I hope these past four Monday posts – whether in written or, in the case of episode #307, in podcast form – have offered ideas and inspiration for designing a life you love living even more than you may have thought possible just over a year ago. Many historians and economists are calling our current period The Great Reshuffling, and while on the surface, the real estate market may be the topic, it is what prompts people to move that dives much deeper into living lives we truly want to live. From shifting our definition of success, acknowledging what we missed and never want to take for granted again, to daring to dream and courageously stepping toward something we may never have tried pre-pandemic, our lives are meant for living, so why not create a life you love to live each and every day?
What a thoughtful post. Singer’s book has been on my “to read” list for a while now, but as of late it keeps showing up in various ways. I think now is the perfect time for making that happen,
Jennifer, I do think you will find it quite thought-provoking and insightful. I appreciated going back over it and seeing what captured my attention on my initial read and then again on my second and third.

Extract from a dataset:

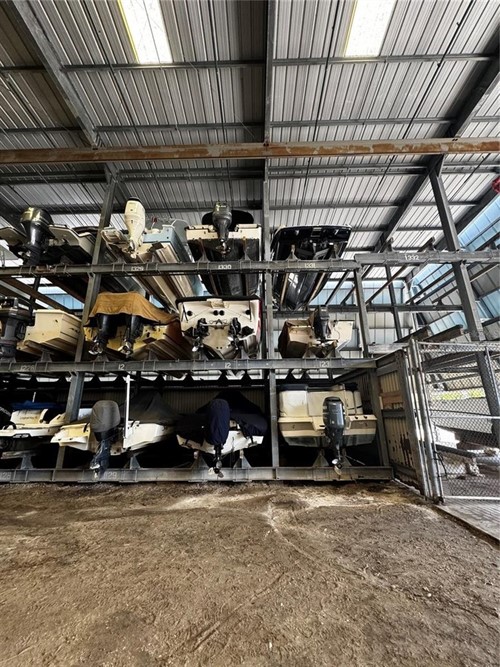 408 Gulf of Mexico Dr Unit 1332, Longboat Key, FL 34228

You are so on target – its about contentment with self. I remember my mom saying to me, “you have to grow where you are planted”. In other words, even when “life conditions may not be ideal”, you can still grow!
What a wonderful, thoughtful post. Building a life of Joy and Contentment, so deeply personal to each of us. So many good questions to ponder on. Thank you.
Thank you for stopping by Victoria. 🙂
Your post comes at the exact right time for me. I needed to hear your message on designing a life you love. Thank you for your continuous inspiration, Shannon.
P.S. I hope your last days of formal teaching!
Alisa, Thank you for stopping by and so happy to hear the post offered inspiration applicable to your journey at the moment. I appreciate immensely your wishes for these final days. It means so much and indeed I am savoring while equally excited for the next chapter to officially begin. Wishing you well. 🙂
I needed inspiration to start my day, and yes, I choose to be happy and not care what others think. When I was growing up, Mom told me over and over again to “make the most out of [whatever the situation is]” and “people do not like negative people,” especially when I was so unhappy at school. It took me years to fully understand. Now that my school years are long behind me and that my only child is now in college, I choose my time as an empty nester to be happy, no matter what happens. Having a totally different attitude from my school days really has made a difference. I am thankful for down-to-earth people like you who inspire others to make the most of what they are and what they have. Thank you for this wonderful post!
Thank you for sharing your journey toward and achieving this approach to living each day. It certainly is a choice, but as you have shared, it drastically improves the quality of our lives. 🙂
Such wise advice. Thank you.
Thank you for stopping by Jeannine. 🙂
I really enjoyed this post Shannon, thank you.
Anything at the moment that is really helping me reflect on being more present day to day is helpful.
Today I had a negative work experience and for a few minutes it affected me, but I am learning, to let go of the negative after it – for in his instance I truly was not responsible for any “tasks” but my own, and how this person responded to me was their issue not mine.